The United States, the top destination for Chinese emigrants, requires they invest US$1 million, or at least US$500,000 in a targeted employment area, according to the US Citizenship and Immigration Services.
In 2013, three-quarters of US investment immigration visas were issued to Chinese nationals, with 6,124 Chinese receiving US green cards through the scheme - almost eight times more than in 2010, according to the annual Report on Chinese International Migration 2014, published by the Centre for China and Globalisation. The report says the number of Chinese immigrants reached 9.34 million last year, and China is now the world's fourth-largest source country for migrants.
Besides the Bank of China's Youhuitong service, which has come under scrutiny after state media alleged it may be breaking foreign exchange laws, the following seven methods are used to transfer money overseas.
Family and friends
Split the transfer among as many identities as possible. With 20 people, it's easy to transfer US$1 million out of the country. This has been a popular way to avoid the restrictions. It is also low in cost. Many think it's the best method for transfers of less than US$1 million.
Underground money changers
A client transfers funds to the money changer's mainland account first. Then the money changer will remit the equivalent in foreign currency to the customer's overseas account. However, these underground money changers usually only do business with people they know. Immigration agencies may help introduce them.

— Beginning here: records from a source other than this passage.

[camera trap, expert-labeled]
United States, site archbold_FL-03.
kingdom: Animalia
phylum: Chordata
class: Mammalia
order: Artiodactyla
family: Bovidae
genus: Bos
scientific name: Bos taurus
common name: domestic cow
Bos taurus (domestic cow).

Banks on the mainland help their wealthy clients open overseas accounts within the same bank. After that, they can apply for loans overseas and get foreign currency. Usually this method requires deposits of between 6 million and 10 million yuan (HK$7.5 million to HK$12.6 million).
After setting up offshore companies, owners on the mainland can either use fake trade contracts to transfer money or they can report high import prices and low export prices to help money flow overseas.
Direct business investment
Company owners or board members can choose to invest in foreign companies. It's easy for them to transfer money out. State authorities have been encouraging private companies to expand overseas and have cut out many complicated procedures on foreign exchange.
People who have married a foreign citizen can more easily transfer money out.
Travel with cash
For those who choose to take a large risk.